[Begin THE INPUT]
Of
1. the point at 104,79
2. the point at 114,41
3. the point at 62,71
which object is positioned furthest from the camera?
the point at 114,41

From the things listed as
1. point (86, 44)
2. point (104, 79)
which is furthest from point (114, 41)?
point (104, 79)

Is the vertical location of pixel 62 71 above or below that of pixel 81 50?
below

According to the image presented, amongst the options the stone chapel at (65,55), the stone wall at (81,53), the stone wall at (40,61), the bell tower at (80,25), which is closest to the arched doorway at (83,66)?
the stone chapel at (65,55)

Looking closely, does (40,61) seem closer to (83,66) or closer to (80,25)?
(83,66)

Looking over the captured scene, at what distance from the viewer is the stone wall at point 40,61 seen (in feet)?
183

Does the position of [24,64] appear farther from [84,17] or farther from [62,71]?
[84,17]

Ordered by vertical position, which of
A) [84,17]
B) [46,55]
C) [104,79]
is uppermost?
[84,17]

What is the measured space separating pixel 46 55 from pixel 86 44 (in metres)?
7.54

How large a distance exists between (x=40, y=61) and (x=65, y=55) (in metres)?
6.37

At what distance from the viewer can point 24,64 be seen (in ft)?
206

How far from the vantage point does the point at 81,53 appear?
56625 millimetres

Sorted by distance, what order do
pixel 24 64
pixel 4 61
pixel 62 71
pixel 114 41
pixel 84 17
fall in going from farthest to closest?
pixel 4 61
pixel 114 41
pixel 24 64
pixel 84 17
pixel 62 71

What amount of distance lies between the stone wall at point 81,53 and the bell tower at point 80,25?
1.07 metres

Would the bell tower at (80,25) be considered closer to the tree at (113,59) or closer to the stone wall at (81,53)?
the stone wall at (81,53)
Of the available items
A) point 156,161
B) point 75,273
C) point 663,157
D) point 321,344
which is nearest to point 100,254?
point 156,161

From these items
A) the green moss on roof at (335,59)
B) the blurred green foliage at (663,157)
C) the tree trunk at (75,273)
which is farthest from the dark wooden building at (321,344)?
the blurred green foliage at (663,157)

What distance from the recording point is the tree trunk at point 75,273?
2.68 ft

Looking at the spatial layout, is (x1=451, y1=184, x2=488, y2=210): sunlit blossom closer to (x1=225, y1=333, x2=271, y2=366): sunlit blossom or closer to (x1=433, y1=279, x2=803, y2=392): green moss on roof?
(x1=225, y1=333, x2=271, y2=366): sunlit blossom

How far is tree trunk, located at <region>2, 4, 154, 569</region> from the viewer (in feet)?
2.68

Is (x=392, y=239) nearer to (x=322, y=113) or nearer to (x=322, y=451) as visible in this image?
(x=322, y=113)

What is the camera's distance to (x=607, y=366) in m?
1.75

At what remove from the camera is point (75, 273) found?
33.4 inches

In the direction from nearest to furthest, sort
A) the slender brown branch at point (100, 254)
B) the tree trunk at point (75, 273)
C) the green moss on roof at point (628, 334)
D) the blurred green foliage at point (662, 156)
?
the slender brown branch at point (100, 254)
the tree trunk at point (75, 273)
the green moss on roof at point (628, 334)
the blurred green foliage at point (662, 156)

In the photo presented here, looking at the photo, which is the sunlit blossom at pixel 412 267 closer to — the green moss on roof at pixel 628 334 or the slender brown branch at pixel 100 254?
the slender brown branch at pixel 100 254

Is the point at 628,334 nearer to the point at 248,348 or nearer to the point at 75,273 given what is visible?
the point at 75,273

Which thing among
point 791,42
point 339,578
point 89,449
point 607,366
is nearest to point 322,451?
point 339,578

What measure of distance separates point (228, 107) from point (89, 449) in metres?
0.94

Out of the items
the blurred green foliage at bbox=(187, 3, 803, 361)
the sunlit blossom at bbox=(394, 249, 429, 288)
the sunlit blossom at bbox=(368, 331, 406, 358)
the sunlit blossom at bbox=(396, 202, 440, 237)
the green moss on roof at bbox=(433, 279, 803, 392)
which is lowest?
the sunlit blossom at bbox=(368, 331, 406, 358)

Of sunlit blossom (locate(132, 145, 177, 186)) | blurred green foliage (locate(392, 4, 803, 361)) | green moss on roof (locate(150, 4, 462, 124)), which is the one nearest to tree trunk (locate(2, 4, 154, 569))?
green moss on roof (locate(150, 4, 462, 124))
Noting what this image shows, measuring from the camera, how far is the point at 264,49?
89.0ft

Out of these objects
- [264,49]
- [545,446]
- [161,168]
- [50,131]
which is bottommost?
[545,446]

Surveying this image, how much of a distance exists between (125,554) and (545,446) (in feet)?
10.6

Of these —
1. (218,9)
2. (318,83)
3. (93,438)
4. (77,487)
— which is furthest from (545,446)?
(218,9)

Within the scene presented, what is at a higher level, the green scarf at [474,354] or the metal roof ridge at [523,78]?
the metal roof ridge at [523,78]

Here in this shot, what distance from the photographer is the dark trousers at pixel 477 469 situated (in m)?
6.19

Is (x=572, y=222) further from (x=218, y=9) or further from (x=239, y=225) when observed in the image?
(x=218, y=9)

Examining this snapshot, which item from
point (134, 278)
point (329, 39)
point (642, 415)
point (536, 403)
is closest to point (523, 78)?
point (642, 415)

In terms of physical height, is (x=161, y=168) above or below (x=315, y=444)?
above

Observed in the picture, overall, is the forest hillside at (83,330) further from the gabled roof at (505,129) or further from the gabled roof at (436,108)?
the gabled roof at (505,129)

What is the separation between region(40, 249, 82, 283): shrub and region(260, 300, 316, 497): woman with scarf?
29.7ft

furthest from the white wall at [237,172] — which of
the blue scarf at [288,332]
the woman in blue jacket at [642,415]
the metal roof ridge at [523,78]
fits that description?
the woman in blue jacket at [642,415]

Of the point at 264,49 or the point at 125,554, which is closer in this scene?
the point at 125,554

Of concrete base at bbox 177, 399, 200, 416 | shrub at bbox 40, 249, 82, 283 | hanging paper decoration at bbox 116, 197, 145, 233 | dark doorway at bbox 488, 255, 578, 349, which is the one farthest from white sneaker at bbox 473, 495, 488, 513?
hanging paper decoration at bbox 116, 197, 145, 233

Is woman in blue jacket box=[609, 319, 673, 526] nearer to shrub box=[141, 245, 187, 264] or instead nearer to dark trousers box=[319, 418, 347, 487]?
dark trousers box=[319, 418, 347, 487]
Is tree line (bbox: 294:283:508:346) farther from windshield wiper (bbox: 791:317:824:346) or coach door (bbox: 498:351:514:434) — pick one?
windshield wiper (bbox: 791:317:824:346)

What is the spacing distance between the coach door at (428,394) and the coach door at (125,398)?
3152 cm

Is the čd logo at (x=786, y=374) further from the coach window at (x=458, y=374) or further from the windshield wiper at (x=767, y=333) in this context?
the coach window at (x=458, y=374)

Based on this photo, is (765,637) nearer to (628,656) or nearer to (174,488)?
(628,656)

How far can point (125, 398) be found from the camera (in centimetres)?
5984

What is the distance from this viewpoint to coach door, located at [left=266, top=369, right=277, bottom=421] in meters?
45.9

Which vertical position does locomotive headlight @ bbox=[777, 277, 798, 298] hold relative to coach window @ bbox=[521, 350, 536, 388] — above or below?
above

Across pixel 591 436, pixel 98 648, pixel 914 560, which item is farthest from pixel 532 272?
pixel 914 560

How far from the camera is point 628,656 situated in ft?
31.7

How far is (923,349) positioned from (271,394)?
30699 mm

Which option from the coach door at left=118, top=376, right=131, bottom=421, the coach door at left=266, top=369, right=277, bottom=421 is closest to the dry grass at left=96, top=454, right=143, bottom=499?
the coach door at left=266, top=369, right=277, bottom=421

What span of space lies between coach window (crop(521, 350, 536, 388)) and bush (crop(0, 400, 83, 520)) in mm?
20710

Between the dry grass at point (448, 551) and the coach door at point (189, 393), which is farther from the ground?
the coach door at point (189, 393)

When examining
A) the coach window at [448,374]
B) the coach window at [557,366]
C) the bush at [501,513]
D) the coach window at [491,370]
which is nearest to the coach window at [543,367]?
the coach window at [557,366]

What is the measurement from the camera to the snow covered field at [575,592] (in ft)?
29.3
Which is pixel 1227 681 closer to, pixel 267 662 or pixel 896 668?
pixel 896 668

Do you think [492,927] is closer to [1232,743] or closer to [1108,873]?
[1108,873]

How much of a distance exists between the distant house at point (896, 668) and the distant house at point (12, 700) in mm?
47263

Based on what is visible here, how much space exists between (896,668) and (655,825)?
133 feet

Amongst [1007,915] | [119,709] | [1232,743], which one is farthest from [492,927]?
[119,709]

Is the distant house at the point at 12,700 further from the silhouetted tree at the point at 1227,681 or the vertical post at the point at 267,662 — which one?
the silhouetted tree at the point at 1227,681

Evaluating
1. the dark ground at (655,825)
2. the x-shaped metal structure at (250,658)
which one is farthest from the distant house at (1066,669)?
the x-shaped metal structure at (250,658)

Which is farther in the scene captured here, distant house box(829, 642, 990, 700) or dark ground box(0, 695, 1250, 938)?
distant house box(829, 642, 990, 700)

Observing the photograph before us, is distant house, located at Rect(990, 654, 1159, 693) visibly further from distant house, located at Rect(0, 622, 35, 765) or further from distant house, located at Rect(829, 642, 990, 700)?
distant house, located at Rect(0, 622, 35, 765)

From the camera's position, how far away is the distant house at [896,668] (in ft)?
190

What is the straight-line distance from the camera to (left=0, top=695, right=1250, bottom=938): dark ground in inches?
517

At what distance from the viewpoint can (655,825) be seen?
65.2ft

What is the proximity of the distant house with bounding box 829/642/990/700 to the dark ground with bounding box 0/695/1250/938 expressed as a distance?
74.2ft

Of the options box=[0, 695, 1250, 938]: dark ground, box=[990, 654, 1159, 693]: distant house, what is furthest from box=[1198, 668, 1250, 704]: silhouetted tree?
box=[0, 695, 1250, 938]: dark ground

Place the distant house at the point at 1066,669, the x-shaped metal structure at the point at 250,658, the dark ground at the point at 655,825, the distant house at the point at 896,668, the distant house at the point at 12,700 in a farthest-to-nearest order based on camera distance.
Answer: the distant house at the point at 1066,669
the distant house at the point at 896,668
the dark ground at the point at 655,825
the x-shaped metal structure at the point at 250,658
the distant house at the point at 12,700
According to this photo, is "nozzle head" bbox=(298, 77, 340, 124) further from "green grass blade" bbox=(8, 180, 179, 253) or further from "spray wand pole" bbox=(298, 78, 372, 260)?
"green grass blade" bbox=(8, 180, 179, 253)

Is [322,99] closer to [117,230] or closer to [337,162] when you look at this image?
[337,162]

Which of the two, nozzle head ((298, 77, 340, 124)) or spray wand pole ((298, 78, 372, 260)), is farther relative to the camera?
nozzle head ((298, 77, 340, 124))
[End THE INPUT]
Repeat the line that contains "Observing the photograph", then every line after it until the records end, with nothing added.

Observing the photograph before us, is distant house, located at Rect(990, 654, 1159, 693) visibly further from distant house, located at Rect(0, 622, 35, 765) or further from distant house, located at Rect(829, 642, 990, 700)?
distant house, located at Rect(0, 622, 35, 765)

From the camera's position, how far away is the distant house at [896,668] (in ft)?
190

What is the straight-line distance from the camera to (left=0, top=695, right=1250, bottom=938): dark ground in inches?
517

At what distance from the viewpoint can (655,825) be seen?
65.2ft

What is the proximity of the distant house with bounding box 829/642/990/700 to the dark ground with bounding box 0/695/1250/938 expressed as a distance?
74.2ft

Of the options box=[0, 695, 1250, 938]: dark ground, box=[990, 654, 1159, 693]: distant house, what is furthest from box=[1198, 668, 1250, 704]: silhouetted tree?
box=[0, 695, 1250, 938]: dark ground

Place the distant house at the point at 1066,669, the x-shaped metal structure at the point at 250,658, the dark ground at the point at 655,825, the distant house at the point at 896,668, the distant house at the point at 12,700 in a farthest-to-nearest order based on camera distance.
Answer: the distant house at the point at 1066,669
the distant house at the point at 896,668
the dark ground at the point at 655,825
the x-shaped metal structure at the point at 250,658
the distant house at the point at 12,700
According to this photo, is "nozzle head" bbox=(298, 77, 340, 124) further from "green grass blade" bbox=(8, 180, 179, 253) or further from "spray wand pole" bbox=(298, 78, 372, 260)?
"green grass blade" bbox=(8, 180, 179, 253)

Is [322,99] closer to [117,230] or closer to [337,162] when you look at this image?
[337,162]

Which of the two, nozzle head ((298, 77, 340, 124)) or spray wand pole ((298, 78, 372, 260)), is farther relative to the camera?
nozzle head ((298, 77, 340, 124))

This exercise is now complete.